>> start
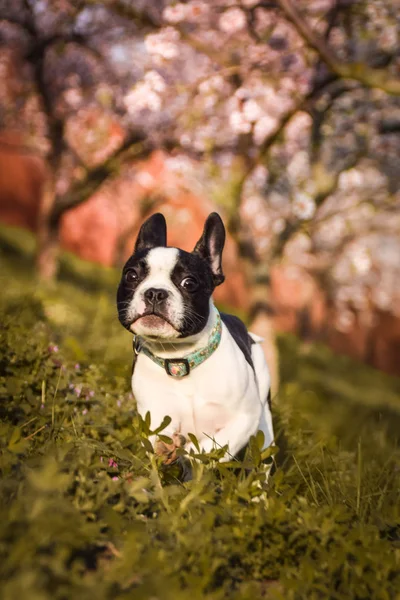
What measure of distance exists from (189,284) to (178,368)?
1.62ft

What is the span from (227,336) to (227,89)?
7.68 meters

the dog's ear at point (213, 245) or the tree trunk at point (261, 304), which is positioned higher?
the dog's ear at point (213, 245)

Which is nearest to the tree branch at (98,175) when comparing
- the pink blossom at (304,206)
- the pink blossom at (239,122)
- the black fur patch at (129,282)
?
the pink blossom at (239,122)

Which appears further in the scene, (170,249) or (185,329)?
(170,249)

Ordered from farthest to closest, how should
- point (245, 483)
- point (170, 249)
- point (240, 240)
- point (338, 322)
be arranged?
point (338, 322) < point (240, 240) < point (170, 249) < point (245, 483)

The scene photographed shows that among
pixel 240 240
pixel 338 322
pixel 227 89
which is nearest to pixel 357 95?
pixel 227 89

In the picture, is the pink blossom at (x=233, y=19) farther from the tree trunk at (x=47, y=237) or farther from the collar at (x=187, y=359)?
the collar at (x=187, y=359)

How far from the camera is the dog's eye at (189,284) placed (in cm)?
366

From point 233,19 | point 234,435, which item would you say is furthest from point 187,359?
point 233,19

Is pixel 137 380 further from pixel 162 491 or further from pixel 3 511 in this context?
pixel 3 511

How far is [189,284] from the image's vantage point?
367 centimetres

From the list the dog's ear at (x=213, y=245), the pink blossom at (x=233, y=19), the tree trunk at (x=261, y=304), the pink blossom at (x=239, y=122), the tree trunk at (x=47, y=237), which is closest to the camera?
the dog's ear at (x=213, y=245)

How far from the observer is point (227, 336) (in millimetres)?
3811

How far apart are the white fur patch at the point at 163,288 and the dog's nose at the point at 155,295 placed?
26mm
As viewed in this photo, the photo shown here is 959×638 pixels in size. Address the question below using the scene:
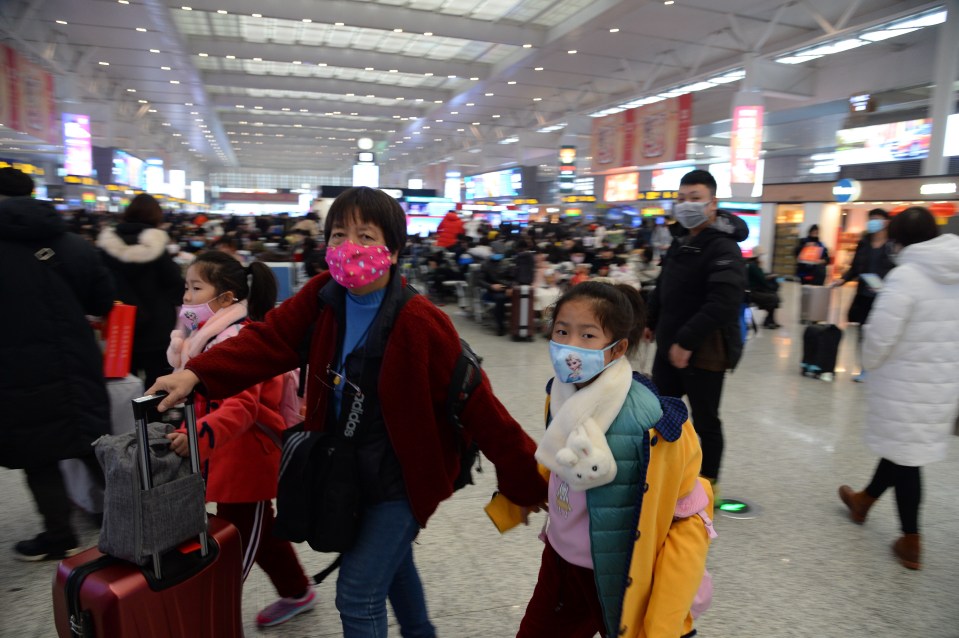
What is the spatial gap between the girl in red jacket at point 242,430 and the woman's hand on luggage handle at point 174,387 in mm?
>> end
>> start
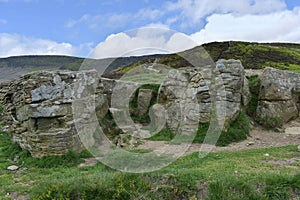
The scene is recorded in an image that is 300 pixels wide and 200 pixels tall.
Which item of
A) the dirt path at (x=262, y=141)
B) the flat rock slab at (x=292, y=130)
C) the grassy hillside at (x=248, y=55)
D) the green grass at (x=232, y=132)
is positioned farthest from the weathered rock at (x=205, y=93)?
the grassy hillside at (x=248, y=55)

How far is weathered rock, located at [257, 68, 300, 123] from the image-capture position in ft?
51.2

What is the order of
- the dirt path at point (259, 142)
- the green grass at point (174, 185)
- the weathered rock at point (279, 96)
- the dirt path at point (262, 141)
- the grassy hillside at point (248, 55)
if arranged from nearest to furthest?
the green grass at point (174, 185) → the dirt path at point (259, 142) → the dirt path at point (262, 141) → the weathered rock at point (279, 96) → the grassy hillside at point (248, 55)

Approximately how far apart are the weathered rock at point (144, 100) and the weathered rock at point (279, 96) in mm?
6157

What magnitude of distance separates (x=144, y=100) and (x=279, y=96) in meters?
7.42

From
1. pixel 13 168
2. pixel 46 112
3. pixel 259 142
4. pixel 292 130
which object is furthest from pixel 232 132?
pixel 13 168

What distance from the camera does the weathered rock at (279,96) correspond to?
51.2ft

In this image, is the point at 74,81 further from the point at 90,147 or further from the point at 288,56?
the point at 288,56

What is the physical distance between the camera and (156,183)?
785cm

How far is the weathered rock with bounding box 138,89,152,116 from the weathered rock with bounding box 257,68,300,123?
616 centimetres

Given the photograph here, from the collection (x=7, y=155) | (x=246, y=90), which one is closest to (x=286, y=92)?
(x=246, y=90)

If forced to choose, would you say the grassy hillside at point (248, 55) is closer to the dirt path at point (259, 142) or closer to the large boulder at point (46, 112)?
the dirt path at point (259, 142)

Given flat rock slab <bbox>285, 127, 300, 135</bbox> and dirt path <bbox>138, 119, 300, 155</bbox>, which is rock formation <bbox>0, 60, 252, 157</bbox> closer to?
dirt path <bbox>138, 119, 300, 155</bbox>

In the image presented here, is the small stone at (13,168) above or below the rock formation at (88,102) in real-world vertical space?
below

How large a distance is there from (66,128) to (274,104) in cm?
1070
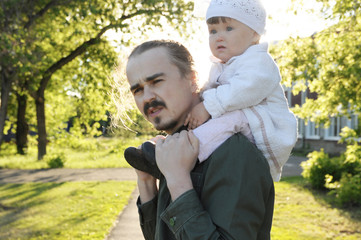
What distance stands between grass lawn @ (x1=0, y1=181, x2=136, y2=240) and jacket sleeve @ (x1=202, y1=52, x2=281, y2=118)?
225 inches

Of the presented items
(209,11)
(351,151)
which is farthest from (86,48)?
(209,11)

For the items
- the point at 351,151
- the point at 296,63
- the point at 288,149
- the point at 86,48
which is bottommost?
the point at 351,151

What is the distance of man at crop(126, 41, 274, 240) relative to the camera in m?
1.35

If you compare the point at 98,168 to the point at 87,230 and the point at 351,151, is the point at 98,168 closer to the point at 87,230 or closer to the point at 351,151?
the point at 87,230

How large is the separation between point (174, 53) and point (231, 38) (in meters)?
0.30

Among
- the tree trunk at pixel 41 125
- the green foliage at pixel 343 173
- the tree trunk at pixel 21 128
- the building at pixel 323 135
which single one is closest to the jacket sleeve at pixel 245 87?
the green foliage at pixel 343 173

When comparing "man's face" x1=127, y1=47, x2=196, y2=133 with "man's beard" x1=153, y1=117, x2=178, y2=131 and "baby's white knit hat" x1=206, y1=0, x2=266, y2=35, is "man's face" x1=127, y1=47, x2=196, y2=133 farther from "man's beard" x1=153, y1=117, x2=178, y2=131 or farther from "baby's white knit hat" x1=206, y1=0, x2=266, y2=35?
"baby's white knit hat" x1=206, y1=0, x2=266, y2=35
>> end
TASK PROMPT: Tally the lines in the listing above that contain the string "bbox". Give only the number.

COMPLETE OUTPUT: 2